HEIDI SHIERHOLZ: Yeah, that's been a real thing in this recession-- that we've seen the federal government has not stepped in and put in place, for example, emergency health and safety standards to protect workers. occupational safety and health administration under the Trump administration has not moved to put in emergency standards. So you really see workers just floundering out there-- essential workers having no choice but to go to work when they don't have the appropriate protections, when measures aren't being taken to protect their safety and health.
But the exception there has been unionized workers, who have really been able to get enhanced safety measures, paid sick days, premium pay, other kinds of things that make it-- that are the kinds of ways we would want-- the kinds of provisions we would want workers to have at a time like this. Unions have really been essential in making that happen. It's really underscored just how important unions are, not just at a time like this, however, but more broadly.
KRISTIN MYERS: I have so many questions for you, Heidi. I know I'm running out of time, so I want to ask you about a criticism that a lot of unions-- rather that unions-- collective bargaining in general get-- essentially, that unions decrease the number of jobs in the economy. That's from a report from the Heritage Foundation.
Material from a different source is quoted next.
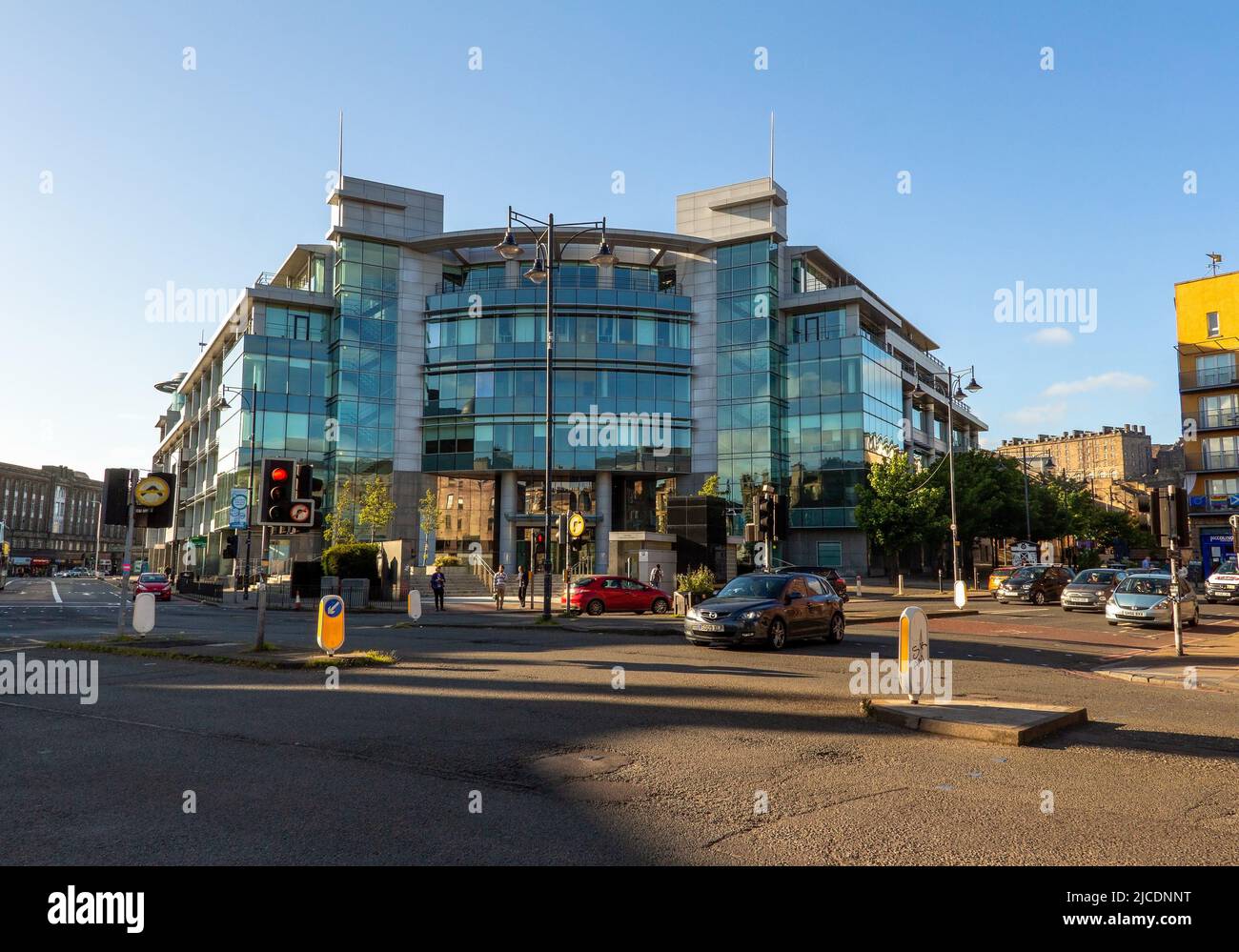 New Uberior House ( Bank of Scotland ) a Tollcross, nel centro di Edimburgo, Scozia, Regno Unito Foto Stock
They also said that a lot of the job losses in manufacturing, for example, happened among union workers primarily. So I want to ask you about that criticism and if, in this time of economic stress, if unions could actually perhaps slow the economic recovery that we're seeing, particularly in unemployment.
HEIDI SHIERHOLZ: What you see with the unions is that they actually enhance productivity. They're really good for the economy. One way you can think about that is it's really important in a high functioning business to have a lot of communication all around the business. And what unions do is they're a way to aggregate worker preferences and worker knowledge to communicate to management.
So when that relationship is effectively working, it really does enhance productivity at companies. So it's really important-- this is a really important question, because I think there is this myth out there that unions are bad for the economy, and that couldn't be further from the truth. And another key thing is one thing we know is that inequality isn't good for the economy.
When you have all the gains of growth in the economy going to a small sliver of people at the top, you have people who are not spending as much money as if that money had gone to, say, middle class workers, or workers at the low end of the income distribution who get that money out the door and stimulate the economy.
Unions help reverse rising inequality. They help make sure that the gains of the economy don't just go to the already affluent, they're actually spread much more fairly. So in that way, unions are good for the economy too. So it's a really important-- I think we have had this kind of neo-liberal narrative out there that unions are-- they hamstring our economy and the more recent evidence-- and actually, there's a changing understanding not just in the economics field, but more broadly, that unions and other kinds of labor market institutions like that are really, really important to economy that works for everyone.